Of agricultural mentality, as it has been known since ancient times, nothing will survive, since the soil and even the climate will be subject to human control" - 239
Labour in a Scientific Society

"The gain from an economic point of view will be enormous: there will be no waste in competitive production, no uncertainty as to employment, no poverty, no sudden alternations of good and bad times; every man willing to work will be kept in comfort, and every man unwilling to work will be kept in prison. When owing to any circumstances the work upon which a man has hitherto been employed is no longer required, he will be taught some new kind of work, and will be adequately maintained while he is learning his new trade. Economic motives will be employed to regulate population, which will probably be kept stationary.

Rows:
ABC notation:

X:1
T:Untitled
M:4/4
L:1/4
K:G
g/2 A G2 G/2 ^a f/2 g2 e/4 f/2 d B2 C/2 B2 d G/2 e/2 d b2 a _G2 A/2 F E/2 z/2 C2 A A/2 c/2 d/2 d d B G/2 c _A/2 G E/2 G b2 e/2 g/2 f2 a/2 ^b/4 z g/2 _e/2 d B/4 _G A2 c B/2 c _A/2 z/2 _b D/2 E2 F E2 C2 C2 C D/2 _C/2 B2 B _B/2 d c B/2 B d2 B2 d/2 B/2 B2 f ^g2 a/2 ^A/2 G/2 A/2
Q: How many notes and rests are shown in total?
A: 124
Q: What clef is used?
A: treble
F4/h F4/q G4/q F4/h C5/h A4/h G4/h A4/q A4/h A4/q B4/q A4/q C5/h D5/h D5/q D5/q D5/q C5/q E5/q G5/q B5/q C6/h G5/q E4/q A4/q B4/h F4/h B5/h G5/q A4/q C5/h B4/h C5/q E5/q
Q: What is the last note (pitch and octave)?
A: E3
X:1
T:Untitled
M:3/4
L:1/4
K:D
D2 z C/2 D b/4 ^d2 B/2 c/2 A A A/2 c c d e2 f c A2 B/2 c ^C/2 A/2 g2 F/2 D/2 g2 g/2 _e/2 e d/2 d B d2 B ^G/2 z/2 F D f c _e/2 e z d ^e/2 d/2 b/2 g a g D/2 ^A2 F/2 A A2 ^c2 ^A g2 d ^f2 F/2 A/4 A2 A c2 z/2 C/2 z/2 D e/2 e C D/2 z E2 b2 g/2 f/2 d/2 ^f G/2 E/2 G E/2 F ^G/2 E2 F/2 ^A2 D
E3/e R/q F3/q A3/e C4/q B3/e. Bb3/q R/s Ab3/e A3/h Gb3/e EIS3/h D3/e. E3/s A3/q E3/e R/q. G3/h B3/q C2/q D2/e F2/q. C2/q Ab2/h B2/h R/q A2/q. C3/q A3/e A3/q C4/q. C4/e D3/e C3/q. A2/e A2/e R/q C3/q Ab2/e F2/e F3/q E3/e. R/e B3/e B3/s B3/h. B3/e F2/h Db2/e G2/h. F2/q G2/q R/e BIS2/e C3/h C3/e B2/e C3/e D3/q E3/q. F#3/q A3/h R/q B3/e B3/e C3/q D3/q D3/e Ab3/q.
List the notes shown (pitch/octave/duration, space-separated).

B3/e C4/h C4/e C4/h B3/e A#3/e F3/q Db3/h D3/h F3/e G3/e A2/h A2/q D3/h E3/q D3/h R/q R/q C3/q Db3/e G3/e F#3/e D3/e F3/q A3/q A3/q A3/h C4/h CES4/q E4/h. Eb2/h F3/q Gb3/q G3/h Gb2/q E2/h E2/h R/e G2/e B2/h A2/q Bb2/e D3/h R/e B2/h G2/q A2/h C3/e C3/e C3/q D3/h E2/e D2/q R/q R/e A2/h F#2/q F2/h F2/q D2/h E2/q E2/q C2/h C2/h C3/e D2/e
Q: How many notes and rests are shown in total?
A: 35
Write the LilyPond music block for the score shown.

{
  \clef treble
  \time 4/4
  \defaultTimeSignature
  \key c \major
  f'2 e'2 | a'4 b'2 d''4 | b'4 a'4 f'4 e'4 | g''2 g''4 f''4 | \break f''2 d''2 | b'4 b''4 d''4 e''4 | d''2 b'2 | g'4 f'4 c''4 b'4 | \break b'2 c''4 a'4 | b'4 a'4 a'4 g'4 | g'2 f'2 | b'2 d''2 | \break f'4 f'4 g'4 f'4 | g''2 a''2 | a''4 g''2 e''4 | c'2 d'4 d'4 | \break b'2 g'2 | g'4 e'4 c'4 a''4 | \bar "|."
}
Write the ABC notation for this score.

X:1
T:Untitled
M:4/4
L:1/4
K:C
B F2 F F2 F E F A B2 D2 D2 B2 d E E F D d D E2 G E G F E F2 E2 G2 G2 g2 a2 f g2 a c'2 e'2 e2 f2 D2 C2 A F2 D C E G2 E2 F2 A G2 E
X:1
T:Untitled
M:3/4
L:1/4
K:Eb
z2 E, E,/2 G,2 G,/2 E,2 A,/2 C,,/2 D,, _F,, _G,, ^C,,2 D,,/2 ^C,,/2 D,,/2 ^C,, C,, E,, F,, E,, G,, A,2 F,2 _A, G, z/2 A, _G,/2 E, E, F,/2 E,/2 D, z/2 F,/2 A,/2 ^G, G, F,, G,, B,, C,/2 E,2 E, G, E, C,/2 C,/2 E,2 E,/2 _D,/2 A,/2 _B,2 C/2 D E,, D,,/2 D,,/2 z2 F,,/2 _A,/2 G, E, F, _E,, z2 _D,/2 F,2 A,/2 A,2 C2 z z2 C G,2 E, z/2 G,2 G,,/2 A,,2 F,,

Work to do:
[1] Reproduce the section of the passage on labor in a scientific society that opens with the words containing "Of agricultural mentality, as" and closes with "be kept stationary.".
[2] Carry on the passage on labor in a scientific society, starting right after its final sentence.
You can set the data aside; none of it is needed.

Answers for this exercise:
[1]
Of agricultural mentality, as it has been known since ancient times, nothing will survive, since the soil and even the climate will be subject to human control" - 239
Labour in a Scientific Society

"The gain from an economic point of view will be enormous: there will be no waste in competitive production, no uncertainty as to employment, no poverty, no sudden alternations of good and bad times; every man willing to work will be kept in comfort, and every man unwilling to work will be kept in prison. When owing to any circumstances the work upon which a man has hitherto been employed is no longer required, he will be taught some new kind of work, and will be adequately maintained while he is learning his new trade. Economic motives will be employed to regulate population, which will probably be kept stationary.

[2]
Almost all that is tragic in human life will be eliminated, and even death will seldom come before old age" - 213

"It may be assumed that every man and woman will be obliged to work, and will be taught a new trade if for any reason work at the old trade is no longer required. The pleasantest work, of course, will be that which gives the most control over the mechanism. The posts giving most power will presumably be awarded to the ablest men as a result of intelligence tests. For entirely inferior work negroes will be employed wherever possible. One may, I suppose, assume that the most desirable kinds of work will be more highly paid than the less desirable kinds, since they require more skill. The society will not be one in which there is equality, although I doubt whether the inequalities will be hereditary except as between different races, i.e., between white and coloured labour. Everybody will be comfortable, and those who occupy the better-paid posts will be able to enjoy considerable luxury. There will not be, as at present, fluctuations of good and bad times, for these are merely the result of our anarchic economic system. Nobody will starve, and nobody will suffer the economic anxieties which at present beset rich and poor alike. On the other hand, life will be destitute of adventure except for the most highly paid experts. Ever since civilization began men have been seeking security more avidly than they have sough anything else.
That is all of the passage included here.